6098 s. Türk Borçlar Kanunu'nda (TBK) sadakat ve özen borcu, vekilin vekil edene karşı en önde gelen borcu kabul edilmiş ve 506. maddesinde (818 s. Borçlar Kanununun 390. Maddesinde) aynen; "Vekil, vekâlet borcunu bizzat ifa etmekle yükümlüdür. Ancak vekile yetki verildiği veya durumun zorunlu ya da teamülün mümkün kıldığı hâllerde vekil, işi başkasına yaptırabilir.
Vekil üstlendiği iş ve hizmetleri, vekâlet verenin haklı menfaatlerini gözeterek, sadakat ve özenle yürütmekle yükümlüdür.
Vekilin özen borcundan doğan sorumluluğunun belirlenmesinde, benzer alanda iş ve hizmetleri üstlenen basiretli bir vekilin göstermesi gereken davranış esas alınır." hükmüne yer verilmiştir. Bu itibarla vekil, vekil edenin yararına ve iradesine uygun hareket etme, onu zararlandırıcı davranışlardan kaçınma yükümlülüğü altındadır. Vekâletin kapsamı, sözleşmede açıkça gösterilmemişse, görülecek işin niteliğine göre belirlenir. (TBK'nin 504/1) Sözleşmede vekaletin nasıl yerine getirileceği hakkında açık bir hüküm bulunmasa veya yapılan işlem dış temsil yetkisinin sınırları içerisinde kalsa dahi vekilin bu yükümlülüğü daima mevcuttur. Hatta malik tarafından vekilin bir taşınmazın satışında, dilediği bedelle dilediği kimseye satış yapabileceği şeklinde yetkili kılınması, satacağı kimseyi dahi belirtmesi, ona dürüstlük kuralını, sadakat ve özen borcunu göz ardı etmek suretiyle, makul sayılacak ölçüler dışına çıkarak satış yapma hakkını vermez. Vekil edenin yararı ile bağdaşmayacak bir eylem veya işlem yapan vekil değinilen maddenin son fıkrası uyarınca sorumlu olur. Bu sorumluluk BK'de daha hafif olan işçinin sorumluluğuna kıyasen belirlenirken, TBK'de benzer alanda iş ve hizmetleri üslenen basiretli bir vekilin sorumluluğu esas alınarak daha da ağırlaştırılmıştır.
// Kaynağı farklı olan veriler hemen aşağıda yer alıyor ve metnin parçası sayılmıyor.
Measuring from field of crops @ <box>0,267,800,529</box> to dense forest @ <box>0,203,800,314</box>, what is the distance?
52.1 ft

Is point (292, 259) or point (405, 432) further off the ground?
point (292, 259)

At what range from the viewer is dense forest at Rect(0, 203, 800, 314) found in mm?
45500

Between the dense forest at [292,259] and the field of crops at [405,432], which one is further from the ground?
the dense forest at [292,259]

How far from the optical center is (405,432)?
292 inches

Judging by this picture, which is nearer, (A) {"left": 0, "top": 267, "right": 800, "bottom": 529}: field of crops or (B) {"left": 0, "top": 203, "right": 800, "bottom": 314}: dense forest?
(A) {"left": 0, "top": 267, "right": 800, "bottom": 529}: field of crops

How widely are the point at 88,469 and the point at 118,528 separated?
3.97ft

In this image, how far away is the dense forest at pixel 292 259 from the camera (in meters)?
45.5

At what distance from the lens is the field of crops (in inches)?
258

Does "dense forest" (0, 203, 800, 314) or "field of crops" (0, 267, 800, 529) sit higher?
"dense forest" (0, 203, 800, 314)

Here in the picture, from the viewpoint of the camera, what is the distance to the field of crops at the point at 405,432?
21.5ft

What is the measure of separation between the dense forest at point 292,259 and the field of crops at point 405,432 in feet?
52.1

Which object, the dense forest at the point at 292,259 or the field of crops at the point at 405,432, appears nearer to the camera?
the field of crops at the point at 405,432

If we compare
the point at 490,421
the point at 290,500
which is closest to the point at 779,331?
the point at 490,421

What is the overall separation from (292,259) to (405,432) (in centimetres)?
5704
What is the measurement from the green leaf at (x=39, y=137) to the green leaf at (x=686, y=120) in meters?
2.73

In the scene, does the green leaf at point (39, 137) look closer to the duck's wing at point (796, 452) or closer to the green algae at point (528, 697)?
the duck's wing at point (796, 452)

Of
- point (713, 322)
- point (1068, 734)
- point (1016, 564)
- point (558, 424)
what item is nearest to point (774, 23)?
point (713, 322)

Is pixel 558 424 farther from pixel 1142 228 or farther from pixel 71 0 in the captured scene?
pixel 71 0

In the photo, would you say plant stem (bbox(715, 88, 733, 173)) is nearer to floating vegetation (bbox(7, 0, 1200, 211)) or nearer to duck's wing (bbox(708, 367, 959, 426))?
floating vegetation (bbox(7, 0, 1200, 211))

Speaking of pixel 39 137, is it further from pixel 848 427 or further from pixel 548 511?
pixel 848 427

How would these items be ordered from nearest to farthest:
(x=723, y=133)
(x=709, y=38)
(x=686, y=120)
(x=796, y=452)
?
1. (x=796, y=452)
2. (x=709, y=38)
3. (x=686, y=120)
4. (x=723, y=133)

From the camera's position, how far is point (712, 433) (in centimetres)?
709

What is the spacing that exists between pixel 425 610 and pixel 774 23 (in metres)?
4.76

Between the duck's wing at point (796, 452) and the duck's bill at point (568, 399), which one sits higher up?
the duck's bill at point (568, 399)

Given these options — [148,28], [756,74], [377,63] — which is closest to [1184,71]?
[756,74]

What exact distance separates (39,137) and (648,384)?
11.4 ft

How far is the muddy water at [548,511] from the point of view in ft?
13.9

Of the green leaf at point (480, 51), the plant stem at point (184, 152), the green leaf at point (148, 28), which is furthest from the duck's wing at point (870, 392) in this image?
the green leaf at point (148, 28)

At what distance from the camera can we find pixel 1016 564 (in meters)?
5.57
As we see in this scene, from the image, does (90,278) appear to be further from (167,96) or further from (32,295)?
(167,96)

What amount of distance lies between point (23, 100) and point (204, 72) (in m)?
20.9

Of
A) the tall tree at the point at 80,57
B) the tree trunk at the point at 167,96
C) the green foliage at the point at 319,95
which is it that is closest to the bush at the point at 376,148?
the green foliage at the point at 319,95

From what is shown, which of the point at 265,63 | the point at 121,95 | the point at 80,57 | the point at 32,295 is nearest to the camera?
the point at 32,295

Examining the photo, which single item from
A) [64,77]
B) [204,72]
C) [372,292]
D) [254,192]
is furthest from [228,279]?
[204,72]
Öte yandan, vekil ile sözleşme yapan kişi 4721 s. Türk Medeni Kanunu'nun (TMK) 3. maddesi anlamında iyi niyetli ise yani vekilin vekalet görevini kötüye kullandığını bilmiyor veya kendisinden beklenen özeni göstermesine rağmen bilmesine olanak yoksa, vekil ile yaptığı sözleşme geçerlidir ve vekil edeni bağlar. Vekil vekalet görevini kötüye kullansa dahi bu husus vekil ile vekalet eden arasında bir iç sorun olarak kalır, vekil ile sözleşme yapan kişinin kazandığı haklara etkili olamaz.
Ne var ki, üçüncü kişi vekil ile çıkar ve işbirliği içerisinde ise veya kötü niyetli olup vekilin vekalet görevini kötüye kullandığını biliyor veya bilmesi gerekiyorsa vekil edenin sözleşme ile bağlı sayılmaması, TMK'nin 2. maddesinde yazılı dürüstlük kuralının doğal bir sonucu olarak kabul edilmelidir. Söz konusu yasa maddesi buyurucu nitelik taşıdığından hakim tarafından kendiliğinden (resen) göz önünde tutulması zorunludur. Aksine düşünce kötü niyeti teşvik etmek en azından ona göz yummak olur. Oysa bütün çağdaş hukuk sistemlerinde kötü niyet korunmamış daima mahkum edilmiştir. Nitekim uygulama ve bilimsel görüşler bu yönde gelişmiş ve kararlılık kazanmıştır.
6.3. Değerlendirme
Dosya içeriğine, toplanan delillere, delillerin takdirinde bir isabetsizlik bulunmamasına, kararın (IV./2.) no.lu bendinde yer verilen hükmüne uyulan bozma kararında gösterildiği şekilde işlem yapılmasına, kararın (IV./3.) no.lu bendinde yer verilen Mahkeme kararının dayandığı yasal ve hukuksal gerekçeye göre, yazılı şekilde karar verilmesinde bir isabetsizlik bulunmamaktadır.
V. SONUÇ:
Açıklanan nedenlerle; davacının yerinde bulunmayan temyiz itirazlarının reddiyle, usul ve yasaya ve bozma kararının gerekçelerine uygun olan hükmün ONANMASINA, 20/11/2021 tarihinde yürürlüğe giren Avukatlık Asgari Ücret Tarifesi gereğince gelen temyiz edilen davalılar vekili için 3.815,00 TL duruşma vekâlet ücretinin ve aşağıda yazılı 21,40 TL bakiye onama harcının temyiz eden davacıdan alınmasına, kararın tebliğinden itibaren 15 gün içinde karar düzeltme yolu açık olmak üzere, 29/03/2022 tarihinde oybirliğiyle karar verildi.